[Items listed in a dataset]

_ _ _ _

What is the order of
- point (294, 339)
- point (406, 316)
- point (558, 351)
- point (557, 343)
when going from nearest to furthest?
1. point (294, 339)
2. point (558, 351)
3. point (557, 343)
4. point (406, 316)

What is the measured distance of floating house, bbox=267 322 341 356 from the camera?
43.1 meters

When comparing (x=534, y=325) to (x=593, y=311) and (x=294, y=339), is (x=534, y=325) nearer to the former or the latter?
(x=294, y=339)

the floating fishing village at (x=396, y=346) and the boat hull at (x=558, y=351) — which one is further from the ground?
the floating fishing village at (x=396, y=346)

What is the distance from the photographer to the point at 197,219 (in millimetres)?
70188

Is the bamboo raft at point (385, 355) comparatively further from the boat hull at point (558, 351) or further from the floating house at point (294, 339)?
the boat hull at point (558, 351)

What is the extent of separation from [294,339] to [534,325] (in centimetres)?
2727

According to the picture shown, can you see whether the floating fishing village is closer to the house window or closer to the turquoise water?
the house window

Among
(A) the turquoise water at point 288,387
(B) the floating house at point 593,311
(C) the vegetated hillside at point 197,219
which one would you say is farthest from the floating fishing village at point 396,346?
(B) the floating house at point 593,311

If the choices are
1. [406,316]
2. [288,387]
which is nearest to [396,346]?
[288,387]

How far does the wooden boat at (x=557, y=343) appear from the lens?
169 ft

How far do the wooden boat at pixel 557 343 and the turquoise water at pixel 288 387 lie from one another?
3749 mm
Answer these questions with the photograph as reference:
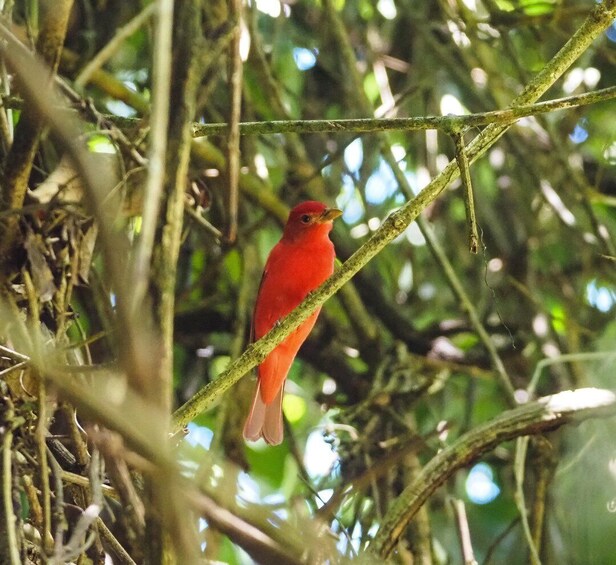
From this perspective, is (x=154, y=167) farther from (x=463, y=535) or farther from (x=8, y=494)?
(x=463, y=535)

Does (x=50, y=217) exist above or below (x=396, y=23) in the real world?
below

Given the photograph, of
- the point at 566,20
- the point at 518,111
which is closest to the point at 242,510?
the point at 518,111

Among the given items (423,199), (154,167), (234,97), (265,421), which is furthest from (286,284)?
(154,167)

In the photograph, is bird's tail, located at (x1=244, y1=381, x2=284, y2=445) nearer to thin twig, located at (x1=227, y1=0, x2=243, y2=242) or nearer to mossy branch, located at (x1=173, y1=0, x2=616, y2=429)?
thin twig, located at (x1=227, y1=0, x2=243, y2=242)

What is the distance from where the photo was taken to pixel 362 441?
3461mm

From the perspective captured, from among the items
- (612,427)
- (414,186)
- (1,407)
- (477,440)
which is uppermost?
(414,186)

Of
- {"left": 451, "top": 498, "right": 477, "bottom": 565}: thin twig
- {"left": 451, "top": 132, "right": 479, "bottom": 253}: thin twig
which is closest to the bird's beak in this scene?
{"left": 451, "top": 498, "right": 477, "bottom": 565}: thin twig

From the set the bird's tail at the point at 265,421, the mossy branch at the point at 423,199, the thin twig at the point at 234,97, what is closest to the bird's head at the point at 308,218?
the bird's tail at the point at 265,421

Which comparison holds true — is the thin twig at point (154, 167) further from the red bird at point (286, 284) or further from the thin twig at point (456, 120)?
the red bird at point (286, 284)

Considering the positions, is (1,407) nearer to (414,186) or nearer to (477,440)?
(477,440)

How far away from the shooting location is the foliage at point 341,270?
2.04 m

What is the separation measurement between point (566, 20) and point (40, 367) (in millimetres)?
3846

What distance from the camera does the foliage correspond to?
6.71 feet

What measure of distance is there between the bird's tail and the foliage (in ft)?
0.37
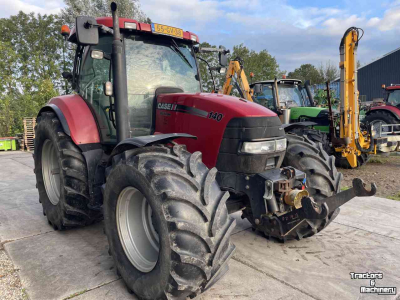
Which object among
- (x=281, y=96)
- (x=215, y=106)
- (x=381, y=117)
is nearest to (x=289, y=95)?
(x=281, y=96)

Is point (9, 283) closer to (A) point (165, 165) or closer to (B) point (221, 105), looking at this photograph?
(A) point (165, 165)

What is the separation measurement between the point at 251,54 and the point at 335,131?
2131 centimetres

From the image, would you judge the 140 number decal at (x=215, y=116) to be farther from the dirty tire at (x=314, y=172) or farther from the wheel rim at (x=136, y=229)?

_ _ _ _

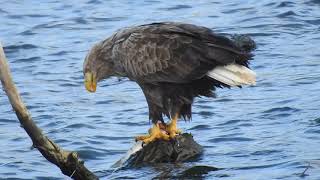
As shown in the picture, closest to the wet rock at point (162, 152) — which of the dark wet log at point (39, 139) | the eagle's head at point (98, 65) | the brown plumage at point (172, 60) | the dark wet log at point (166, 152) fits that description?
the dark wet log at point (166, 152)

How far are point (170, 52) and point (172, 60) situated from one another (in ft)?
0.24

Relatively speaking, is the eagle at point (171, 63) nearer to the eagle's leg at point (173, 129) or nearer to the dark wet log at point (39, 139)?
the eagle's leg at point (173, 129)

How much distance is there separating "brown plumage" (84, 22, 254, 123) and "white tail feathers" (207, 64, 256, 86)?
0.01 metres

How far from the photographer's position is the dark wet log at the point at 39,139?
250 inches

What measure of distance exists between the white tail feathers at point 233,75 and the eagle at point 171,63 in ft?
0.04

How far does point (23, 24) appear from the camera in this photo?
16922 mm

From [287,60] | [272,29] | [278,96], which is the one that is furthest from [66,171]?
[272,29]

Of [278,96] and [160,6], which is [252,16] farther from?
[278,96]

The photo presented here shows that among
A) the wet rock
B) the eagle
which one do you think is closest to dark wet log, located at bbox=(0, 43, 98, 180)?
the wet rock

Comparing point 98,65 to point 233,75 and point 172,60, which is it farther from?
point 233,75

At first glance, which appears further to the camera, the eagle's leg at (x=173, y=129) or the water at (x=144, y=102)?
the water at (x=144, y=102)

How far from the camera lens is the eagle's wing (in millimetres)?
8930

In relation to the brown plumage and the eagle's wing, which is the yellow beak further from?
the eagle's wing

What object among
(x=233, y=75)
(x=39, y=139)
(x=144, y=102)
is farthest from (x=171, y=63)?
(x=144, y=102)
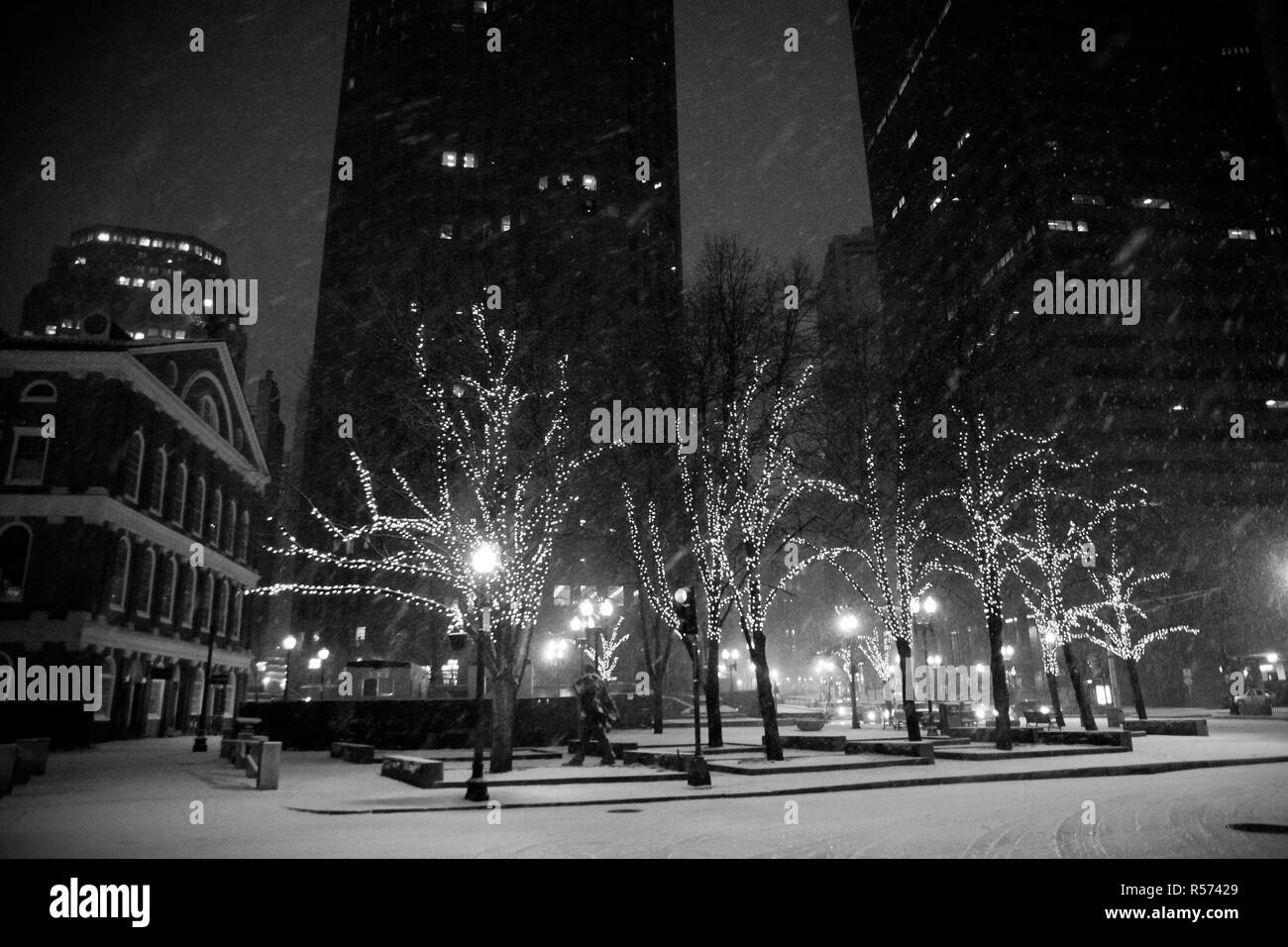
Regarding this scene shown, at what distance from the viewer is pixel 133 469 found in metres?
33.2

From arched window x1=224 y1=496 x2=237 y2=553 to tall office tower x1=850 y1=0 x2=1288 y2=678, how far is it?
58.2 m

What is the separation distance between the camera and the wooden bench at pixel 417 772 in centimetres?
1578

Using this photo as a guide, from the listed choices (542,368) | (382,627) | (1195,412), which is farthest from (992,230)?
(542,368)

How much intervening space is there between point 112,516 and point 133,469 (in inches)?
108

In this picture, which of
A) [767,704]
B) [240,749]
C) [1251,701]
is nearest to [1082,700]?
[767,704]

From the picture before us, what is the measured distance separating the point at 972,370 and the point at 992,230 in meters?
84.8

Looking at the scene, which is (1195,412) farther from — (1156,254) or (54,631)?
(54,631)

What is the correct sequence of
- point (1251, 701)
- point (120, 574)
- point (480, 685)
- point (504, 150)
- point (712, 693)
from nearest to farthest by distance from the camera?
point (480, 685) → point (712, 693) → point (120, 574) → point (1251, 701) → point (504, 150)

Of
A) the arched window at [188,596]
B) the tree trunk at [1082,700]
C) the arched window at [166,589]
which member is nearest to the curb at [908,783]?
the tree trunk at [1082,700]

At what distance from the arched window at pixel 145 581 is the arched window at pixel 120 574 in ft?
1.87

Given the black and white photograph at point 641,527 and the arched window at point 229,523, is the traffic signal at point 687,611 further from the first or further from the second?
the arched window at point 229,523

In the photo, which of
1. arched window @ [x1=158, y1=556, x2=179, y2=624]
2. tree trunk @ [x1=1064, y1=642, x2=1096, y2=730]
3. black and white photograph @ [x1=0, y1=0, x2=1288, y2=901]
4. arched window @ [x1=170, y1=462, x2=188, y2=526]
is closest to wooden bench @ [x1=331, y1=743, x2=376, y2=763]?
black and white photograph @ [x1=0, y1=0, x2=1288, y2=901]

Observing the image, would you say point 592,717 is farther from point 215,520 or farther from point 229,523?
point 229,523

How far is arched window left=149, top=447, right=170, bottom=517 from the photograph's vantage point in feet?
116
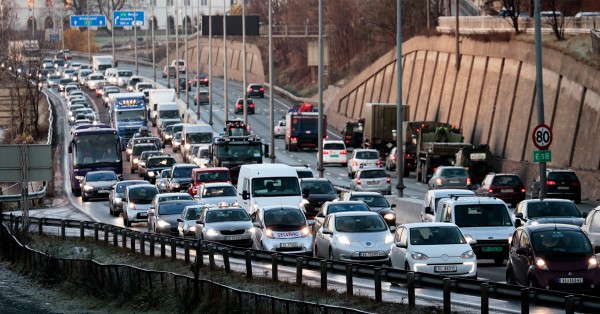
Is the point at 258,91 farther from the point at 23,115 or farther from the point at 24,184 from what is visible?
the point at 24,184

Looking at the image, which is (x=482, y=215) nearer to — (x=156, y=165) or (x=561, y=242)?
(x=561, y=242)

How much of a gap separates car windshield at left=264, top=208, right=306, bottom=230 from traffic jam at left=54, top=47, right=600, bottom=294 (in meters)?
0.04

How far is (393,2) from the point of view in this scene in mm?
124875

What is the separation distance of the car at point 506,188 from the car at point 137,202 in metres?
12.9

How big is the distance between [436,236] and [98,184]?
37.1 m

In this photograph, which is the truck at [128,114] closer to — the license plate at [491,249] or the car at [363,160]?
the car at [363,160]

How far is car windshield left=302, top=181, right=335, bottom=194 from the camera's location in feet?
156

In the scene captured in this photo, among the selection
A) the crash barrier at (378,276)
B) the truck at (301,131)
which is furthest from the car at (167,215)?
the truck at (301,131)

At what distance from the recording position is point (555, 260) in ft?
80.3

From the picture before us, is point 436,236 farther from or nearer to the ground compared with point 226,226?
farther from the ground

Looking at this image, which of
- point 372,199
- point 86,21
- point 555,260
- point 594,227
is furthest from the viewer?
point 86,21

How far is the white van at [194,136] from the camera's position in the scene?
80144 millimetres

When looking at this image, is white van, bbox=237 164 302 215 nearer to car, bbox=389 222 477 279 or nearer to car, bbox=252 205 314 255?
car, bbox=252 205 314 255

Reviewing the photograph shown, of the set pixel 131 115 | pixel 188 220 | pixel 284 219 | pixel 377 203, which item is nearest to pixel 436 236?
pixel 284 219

_ _ _ _

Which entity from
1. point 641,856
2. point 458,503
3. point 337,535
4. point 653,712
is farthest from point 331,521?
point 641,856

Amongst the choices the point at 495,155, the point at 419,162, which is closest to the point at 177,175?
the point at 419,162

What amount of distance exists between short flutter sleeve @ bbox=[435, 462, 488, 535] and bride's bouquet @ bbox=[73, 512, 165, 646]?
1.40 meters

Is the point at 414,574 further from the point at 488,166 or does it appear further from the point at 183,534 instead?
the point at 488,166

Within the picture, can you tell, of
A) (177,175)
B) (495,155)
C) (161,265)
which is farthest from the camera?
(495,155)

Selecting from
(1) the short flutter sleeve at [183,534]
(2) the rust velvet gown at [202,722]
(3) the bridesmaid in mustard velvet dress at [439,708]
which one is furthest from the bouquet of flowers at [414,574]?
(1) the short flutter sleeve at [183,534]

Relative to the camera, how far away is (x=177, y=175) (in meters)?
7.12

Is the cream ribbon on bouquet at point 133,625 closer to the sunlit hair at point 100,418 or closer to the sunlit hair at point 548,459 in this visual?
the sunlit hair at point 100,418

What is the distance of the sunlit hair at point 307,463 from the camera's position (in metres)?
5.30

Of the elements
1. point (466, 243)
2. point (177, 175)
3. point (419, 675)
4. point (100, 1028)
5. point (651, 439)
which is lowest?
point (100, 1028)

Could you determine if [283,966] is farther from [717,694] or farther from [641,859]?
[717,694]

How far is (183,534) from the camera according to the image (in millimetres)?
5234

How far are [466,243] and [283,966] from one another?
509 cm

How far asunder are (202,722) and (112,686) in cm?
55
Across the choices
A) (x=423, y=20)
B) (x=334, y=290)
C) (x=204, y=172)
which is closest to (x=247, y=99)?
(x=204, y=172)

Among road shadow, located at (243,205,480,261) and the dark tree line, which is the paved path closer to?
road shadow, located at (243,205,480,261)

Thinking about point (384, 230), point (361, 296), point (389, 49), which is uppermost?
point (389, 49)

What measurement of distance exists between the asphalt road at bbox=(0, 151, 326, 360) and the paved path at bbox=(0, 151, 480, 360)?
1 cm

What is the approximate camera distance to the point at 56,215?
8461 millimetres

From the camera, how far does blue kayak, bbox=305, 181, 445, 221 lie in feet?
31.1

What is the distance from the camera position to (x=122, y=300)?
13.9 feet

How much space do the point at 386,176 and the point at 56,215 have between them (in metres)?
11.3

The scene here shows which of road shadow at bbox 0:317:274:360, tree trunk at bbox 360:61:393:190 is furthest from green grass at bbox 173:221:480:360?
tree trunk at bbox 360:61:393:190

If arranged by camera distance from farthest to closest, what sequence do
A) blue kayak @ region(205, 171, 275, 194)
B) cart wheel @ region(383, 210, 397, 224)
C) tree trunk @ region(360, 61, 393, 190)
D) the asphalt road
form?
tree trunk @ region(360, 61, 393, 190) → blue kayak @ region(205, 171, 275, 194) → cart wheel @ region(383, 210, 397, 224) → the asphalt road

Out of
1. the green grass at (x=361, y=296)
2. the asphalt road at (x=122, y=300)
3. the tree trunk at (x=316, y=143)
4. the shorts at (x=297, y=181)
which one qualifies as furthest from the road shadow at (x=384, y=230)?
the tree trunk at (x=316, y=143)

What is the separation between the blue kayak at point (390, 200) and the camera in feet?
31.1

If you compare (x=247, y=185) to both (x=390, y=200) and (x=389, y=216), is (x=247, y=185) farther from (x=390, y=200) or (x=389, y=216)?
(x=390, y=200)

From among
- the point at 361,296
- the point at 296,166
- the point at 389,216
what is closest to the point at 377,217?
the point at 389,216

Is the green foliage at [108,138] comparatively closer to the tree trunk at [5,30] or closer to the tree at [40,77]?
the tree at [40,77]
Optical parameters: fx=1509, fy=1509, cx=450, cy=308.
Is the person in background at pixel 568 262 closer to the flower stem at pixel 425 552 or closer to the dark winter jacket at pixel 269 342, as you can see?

_ _ _ _

--- PROBLEM TO SOLVE ---
Can you transcribe, word for word, the rows from the line with "How much of" to the line with "farther from the ground", including both of those lines?

--- EXERCISE RESPONSE ---
How much of a gap separates car windshield at left=264, top=208, right=306, bottom=230 from traffic jam at left=54, top=47, right=600, bottom=294 (in meters)?
0.04

How far is (393,2) from the point of view in this scene in mm?
124875

What is the separation distance of the car at point 506,188 from the car at point 137,202 in metres?
12.9

How big is the distance between [436,236] and [98,184]?
37.1 m

In this photograph, which is the truck at [128,114] closer to — the license plate at [491,249] or the car at [363,160]?
the car at [363,160]

How far is car windshield left=302, top=181, right=335, bottom=194 from the camera's location in feet?
156

In the scene captured in this photo, among the selection
A) the crash barrier at (378,276)
B) the truck at (301,131)
which is furthest from the car at (167,215)?
the truck at (301,131)

At what distance from the recording position is point (555, 260) in ft?
80.3

From the picture before us, is point 436,236 farther from or nearer to the ground compared with point 226,226?
farther from the ground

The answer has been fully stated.